Being daylight balanced, the Portra 160 shots are much cooler than you see here, but I color corrected and warmed up the images to my taste. At 100% it’s definitely grainy, but there’s always a realness to the photos.
Bear in mind these are many steps of degradation in the quality chain. Scanning a tiny piece of film on a consumer scanner will never be the same as the ones I used to get on a photo CD, oh 15+ years ago. Even at miniscule resolutions the lab provided, those always had a sharpness and crispness to the files that scaled quite well going up or down in resolution.
Out of the 36 pictures I’d say about 12 are decent keepers, and maybe 1-2 that I really liked. That’s actually a pretty good ratio when you think about it. With film being so “precious” and limited, you really have to think twice about pushing the shutter button.

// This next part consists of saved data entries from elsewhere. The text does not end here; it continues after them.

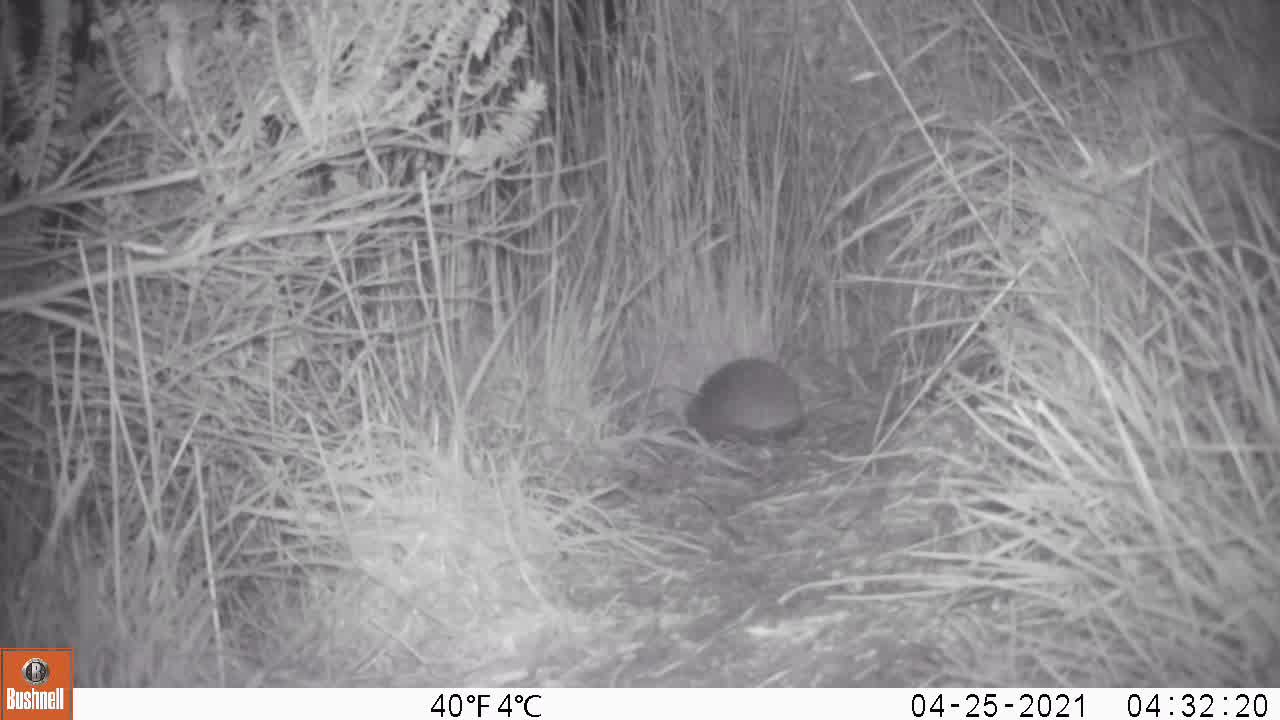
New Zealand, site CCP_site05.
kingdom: Animalia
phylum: Chordata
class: Mammalia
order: Eulipotyphla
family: Erinaceidae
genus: Erinaceus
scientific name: Erinaceus europaeus europaeus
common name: european hedgehog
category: hedgehog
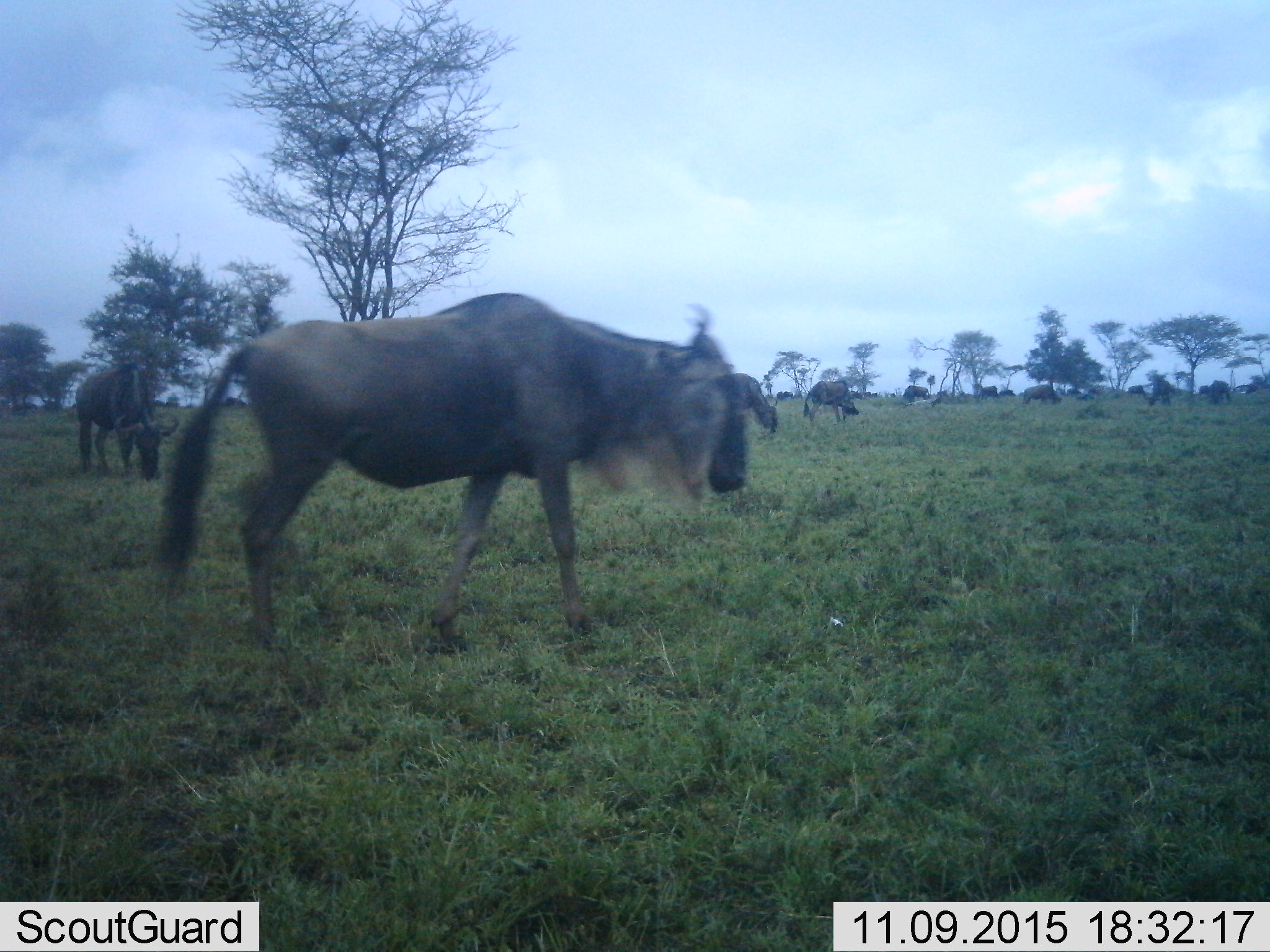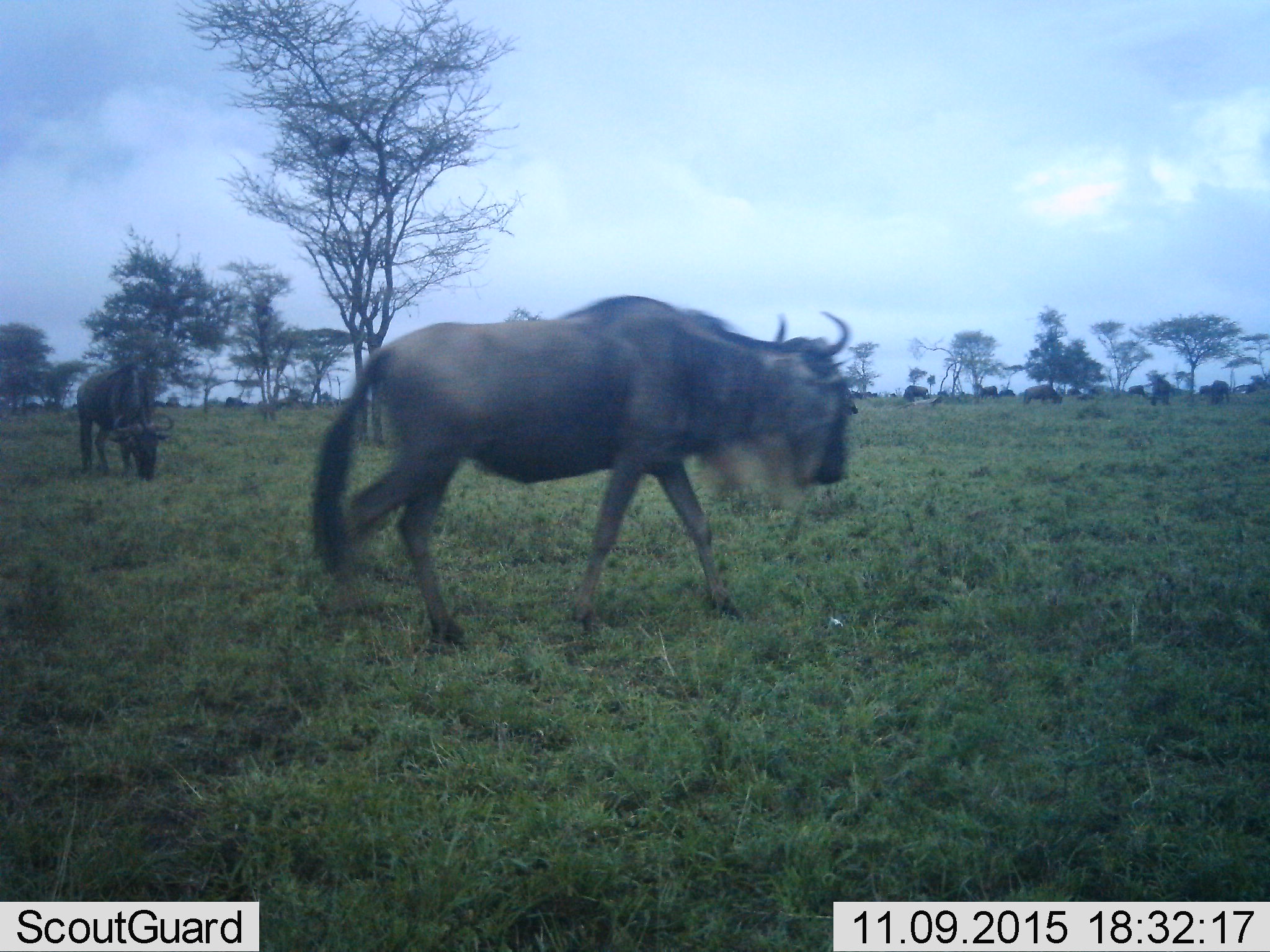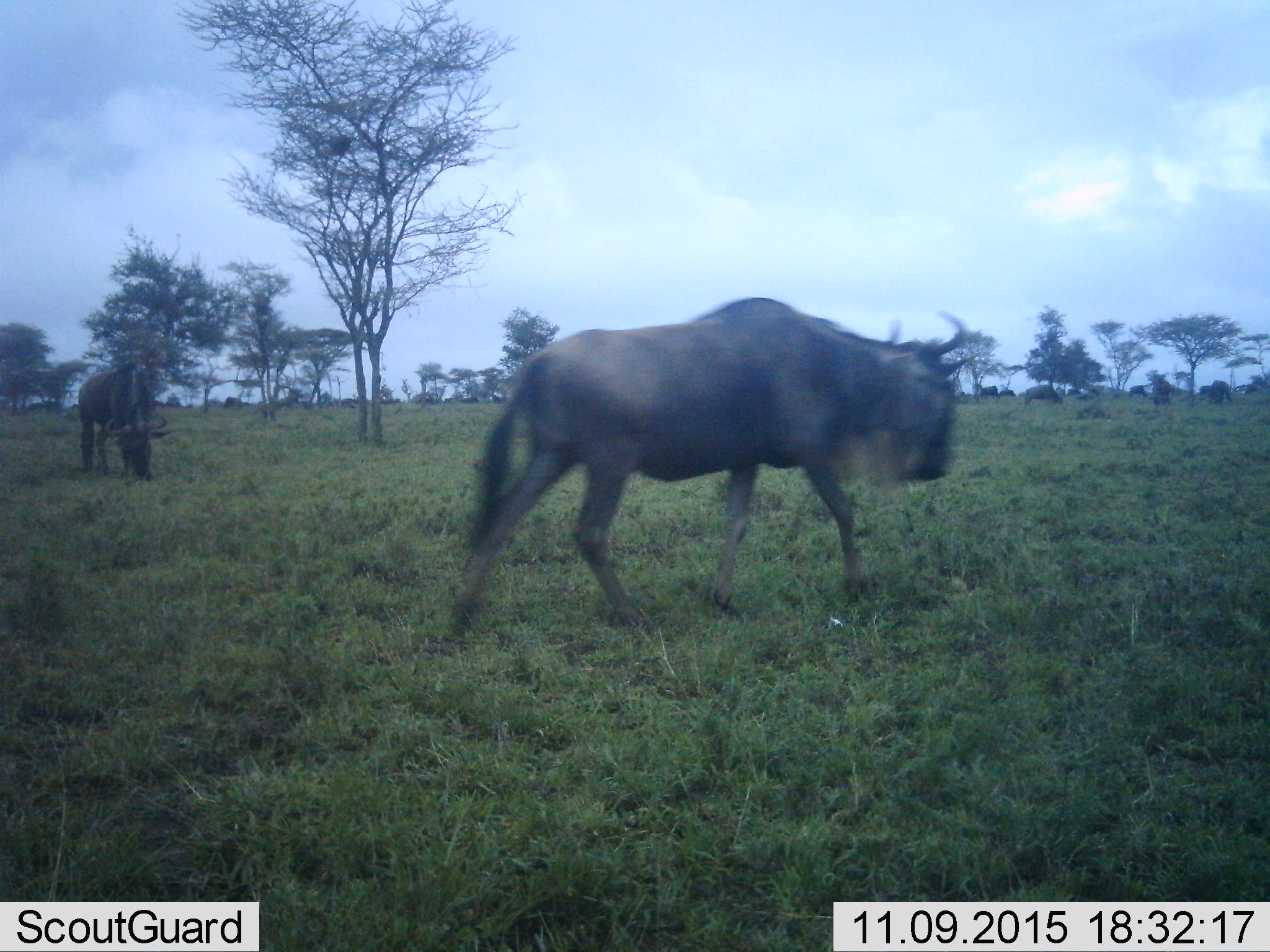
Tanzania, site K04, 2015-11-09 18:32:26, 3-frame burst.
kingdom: Animalia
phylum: Chordata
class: Mammalia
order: Artiodactyla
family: Bovidae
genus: Connochaetes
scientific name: Connochaetes taurinus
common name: blue wildebeest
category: wildebeest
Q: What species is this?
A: Wildebeest (blue wildebeest) (Connochaetes taurinus).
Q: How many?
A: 11-50.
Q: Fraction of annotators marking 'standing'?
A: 60%.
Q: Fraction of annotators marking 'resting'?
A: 0%.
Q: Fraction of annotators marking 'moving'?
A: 70%.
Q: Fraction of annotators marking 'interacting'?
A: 0%.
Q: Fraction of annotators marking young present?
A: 0%.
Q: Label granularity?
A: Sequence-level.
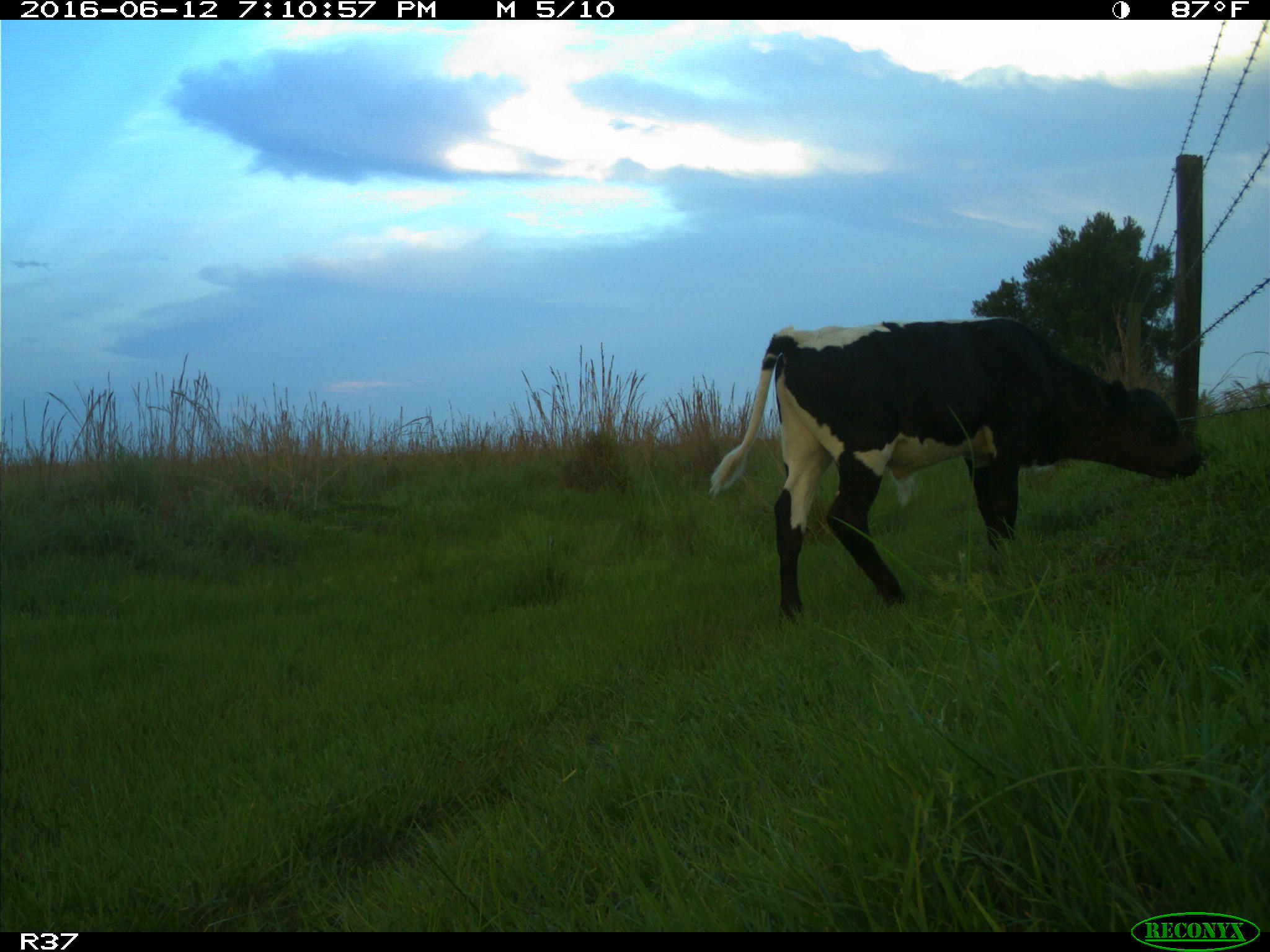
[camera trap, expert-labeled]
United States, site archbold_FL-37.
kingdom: Animalia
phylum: Chordata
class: Mammalia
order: Artiodactyla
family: Bovidae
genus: Bos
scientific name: Bos taurus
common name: domestic cow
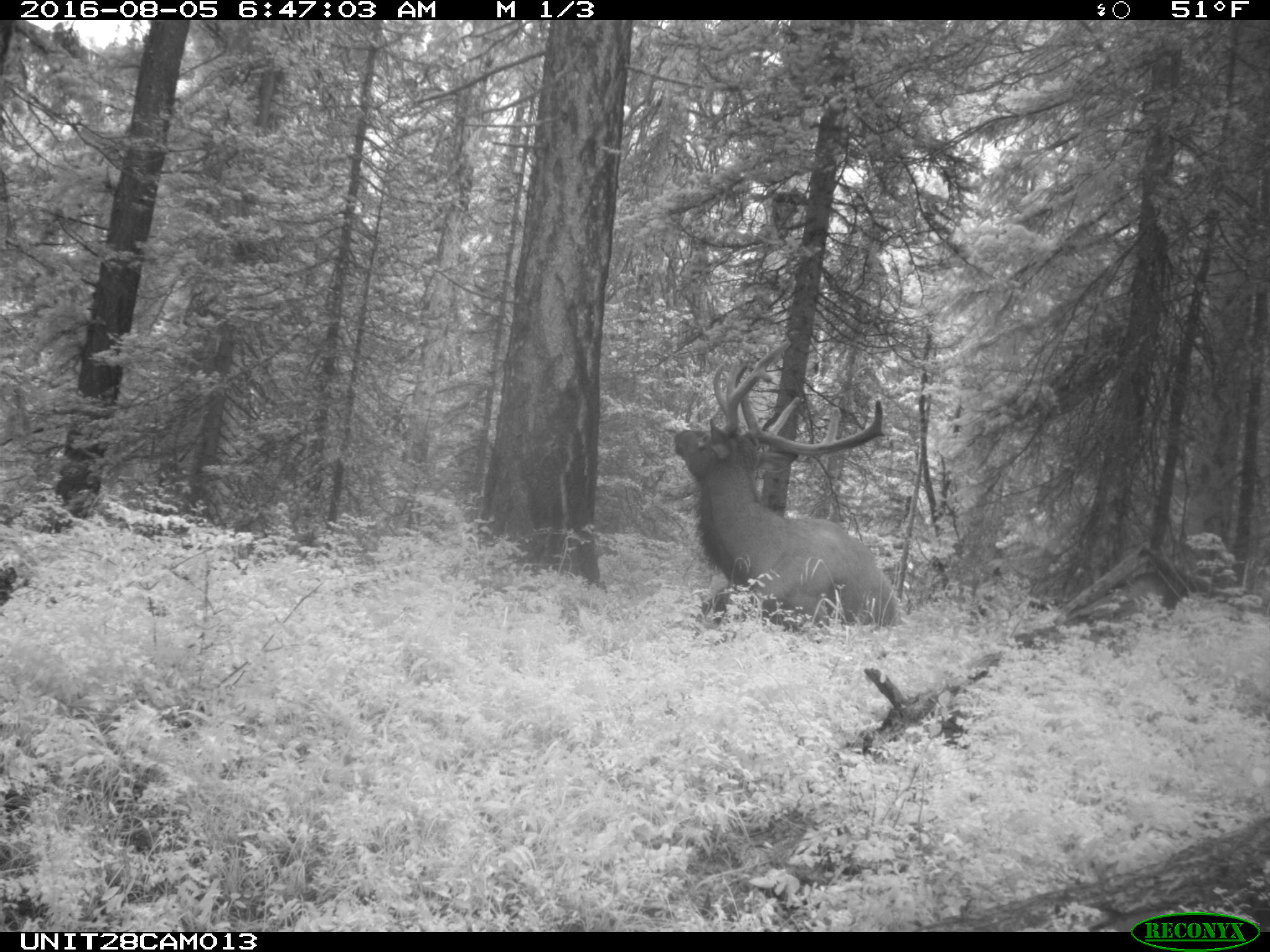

For me though, I’ve always felt that digital is the best workflow for me (shoot a lot and cull through them later), as this past year has reminded me that simple hangouts with friends can be few and far between. Film is nice every now and then, since that’s the type of pictures I grew up with. I kick myself and think back to all the random moments in the past 10+ years (when I could still get it developed at Costco for cheap) (also R.I.P. in person Costco Photo Centers 🙁 ), and it would have been nice to have brought along a film camera for at least one shot. It would have been an interesting third or fourth option. Even I could have managed at least one shot a month.
Is film here to stay in my rotation? I don’t know. It’s definitely a time and $ commitment. But then again, my charcoal drawings on stonehenge paper weren’t exactly a fast turnaround either. 😉 But in going through my old work recently I’ve realized that almost anything that can record, capture, or make better the life experiences we have–I’ve probably bought or borrowed or tinkered with. All for that art/creative life. Not even to share with random strangers online, no, just to take a picture to keep and look at. Ah, the joys in simply doing.